I worried, maybe because that’s what moms do. I forgot how my love for her sister intensified with time, a cumulative effect. Instead I looked back on three years and saw all the moments condensed together into one sensation in my heart.
So, the second time around, I expected to feel it all at once. The depth, the overwhelm, the obsession. When I was greeted instead with a familiar warmth, I thought maybe I was missing out on something earth shaking.
I asked everyone with more than one kid whether the bonding was different the second time, whether it was easier to bond with their first. I felt guilty asking. I worried people would think I was suffering from postpartum depression and hadn’t bonded at all, even though, of course, there should be no shame in those struggles. But I didn’t want there to be any confusion. I loved her already, it just didn’t feel the same as I thought it should.
I came up with all kinds of hypotheses. Maybe it was the medicated birth. Perhaps it was my fault for jumping back into work so quickly or not asking for more help so I could lie in bed and stare at her. Or maybe it was just the distractions of trying to take care of so much more with two children.
What I didn’t consider was time. I’d forgotten how I’d spent every afternoon nursing her sister in bed in an effort to bond more. Or how after months of colic, I’d pulled her sister to my chest and wept because some unknown layer of myself had been cracked open and suddenly her screaming was a call to hold her even closer instead of drive me away.
All I’d initially remembered of our bonding the first time was the intensity of those first hours of motherhood, as I’d transformed through the rawness of it all. I expected to sit in our hospital suite and feel it all again in that same life changing way. However, I’d already become a mother this time. My entire being wasn’t altered as it had been with her sister. I mistook this for a difference in bonding, when really it was just a difference in myself. That particular magic only happens once.

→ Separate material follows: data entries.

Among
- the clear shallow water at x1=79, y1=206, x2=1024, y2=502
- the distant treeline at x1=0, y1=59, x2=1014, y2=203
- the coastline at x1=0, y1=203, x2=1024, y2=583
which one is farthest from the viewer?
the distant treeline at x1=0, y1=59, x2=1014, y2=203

Four months in and I finally feel as connected to M as I’d hoped I would in those first moments. I can’t get enough of her wiggles and giggles. She is already quite the talker and wants so badly to run around and play with her sister. I’ve gotten better at sitting still and being with her. The adrenaline has worn off and I’ve relaxed, for the most part, into being a mom of two. Sometimes I’m caught off guard by the enormity of getting to love another baby. Moments of happy disbelief as I realize I get to do it all again. An incredible opportunity. Another daughter to love with all my heart.